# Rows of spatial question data
___

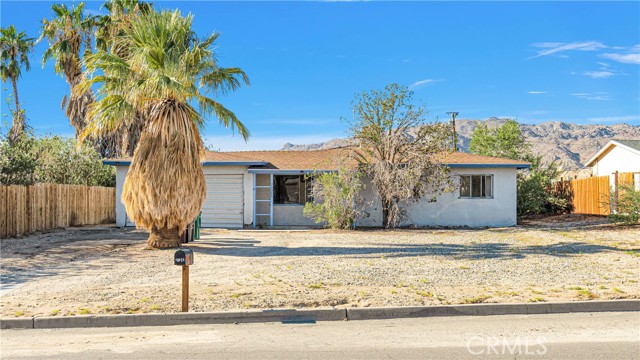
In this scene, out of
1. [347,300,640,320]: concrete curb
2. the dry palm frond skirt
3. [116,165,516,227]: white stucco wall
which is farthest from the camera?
[116,165,516,227]: white stucco wall

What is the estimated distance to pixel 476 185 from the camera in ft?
84.0

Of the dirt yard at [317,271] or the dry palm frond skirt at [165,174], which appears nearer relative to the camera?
the dirt yard at [317,271]

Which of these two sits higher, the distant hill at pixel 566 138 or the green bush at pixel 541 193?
the distant hill at pixel 566 138

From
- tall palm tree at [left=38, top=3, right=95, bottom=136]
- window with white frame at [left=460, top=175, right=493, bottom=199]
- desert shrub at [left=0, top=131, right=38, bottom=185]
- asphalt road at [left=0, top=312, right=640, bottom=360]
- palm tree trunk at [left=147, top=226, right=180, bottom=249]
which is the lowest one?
asphalt road at [left=0, top=312, right=640, bottom=360]

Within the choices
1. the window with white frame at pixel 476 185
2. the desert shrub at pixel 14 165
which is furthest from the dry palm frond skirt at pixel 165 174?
the window with white frame at pixel 476 185

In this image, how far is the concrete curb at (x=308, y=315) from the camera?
7.88 metres

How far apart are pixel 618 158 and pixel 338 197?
20.5 meters

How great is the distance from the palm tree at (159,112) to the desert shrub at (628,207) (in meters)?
15.9

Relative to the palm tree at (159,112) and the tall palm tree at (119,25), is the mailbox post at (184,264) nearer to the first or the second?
the palm tree at (159,112)

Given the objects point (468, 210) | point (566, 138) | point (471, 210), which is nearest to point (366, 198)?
point (468, 210)

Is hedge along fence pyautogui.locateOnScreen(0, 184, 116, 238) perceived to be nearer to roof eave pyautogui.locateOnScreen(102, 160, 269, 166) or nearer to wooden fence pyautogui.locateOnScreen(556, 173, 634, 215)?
roof eave pyautogui.locateOnScreen(102, 160, 269, 166)

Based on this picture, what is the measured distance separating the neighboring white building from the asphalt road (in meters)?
27.1

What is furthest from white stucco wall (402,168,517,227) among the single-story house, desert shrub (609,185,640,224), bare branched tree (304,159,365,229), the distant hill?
the distant hill

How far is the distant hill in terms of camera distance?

___

# SET PROBLEM
Output every line of the rows above as a numbered list, skipping blank lines. Leave the picture out of your answer.

# OUTPUT BELOW
1. In this scene, out of
2. 1. [347,300,640,320]: concrete curb
3. 2. the dry palm frond skirt
4. 3. [116,165,516,227]: white stucco wall
5. which is farthest from the camera?
6. [116,165,516,227]: white stucco wall
7. What is the estimated distance to pixel 476 185 from the camera in ft?
8. 84.0
9. Of the dirt yard at [317,271] or the dry palm frond skirt at [165,174], which appears nearer relative to the camera?
10. the dirt yard at [317,271]
11. Which of these two sits higher, the distant hill at pixel 566 138 or the green bush at pixel 541 193?
12. the distant hill at pixel 566 138
13. From
14. - tall palm tree at [left=38, top=3, right=95, bottom=136]
15. - window with white frame at [left=460, top=175, right=493, bottom=199]
16. - desert shrub at [left=0, top=131, right=38, bottom=185]
17. - asphalt road at [left=0, top=312, right=640, bottom=360]
18. - palm tree trunk at [left=147, top=226, right=180, bottom=249]
19. which is the lowest one?
20. asphalt road at [left=0, top=312, right=640, bottom=360]
21. Within the choices
22. 1. the window with white frame at pixel 476 185
23. 2. the desert shrub at pixel 14 165
24. which is furthest from the dry palm frond skirt at pixel 165 174?
25. the window with white frame at pixel 476 185
26. In this image, how far is the concrete curb at (x=308, y=315) from the camera?
27. 7.88 metres
28. How far apart are pixel 618 158 and pixel 338 197?
29. 20.5 meters
30. How great is the distance from the palm tree at (159,112) to the desert shrub at (628,207) (in meters)?
31. 15.9
32. Relative to the palm tree at (159,112) and the tall palm tree at (119,25), is the mailbox post at (184,264) nearer to the first or the second?
33. the palm tree at (159,112)
34. Given the objects point (468, 210) | point (566, 138) | point (471, 210), which is nearest to point (366, 198)?
35. point (468, 210)
36. Is hedge along fence pyautogui.locateOnScreen(0, 184, 116, 238) perceived to be nearer to roof eave pyautogui.locateOnScreen(102, 160, 269, 166) or nearer to wooden fence pyautogui.locateOnScreen(556, 173, 634, 215)?
37. roof eave pyautogui.locateOnScreen(102, 160, 269, 166)
38. Based on this picture, what is the measured distance separating the neighboring white building from the asphalt road (in meters)?
39. 27.1
40. What is furthest from white stucco wall (402,168,517,227) among the single-story house, desert shrub (609,185,640,224), bare branched tree (304,159,365,229), the distant hill?
41. the distant hill
42. How far is the distant hill in terms of camera distance?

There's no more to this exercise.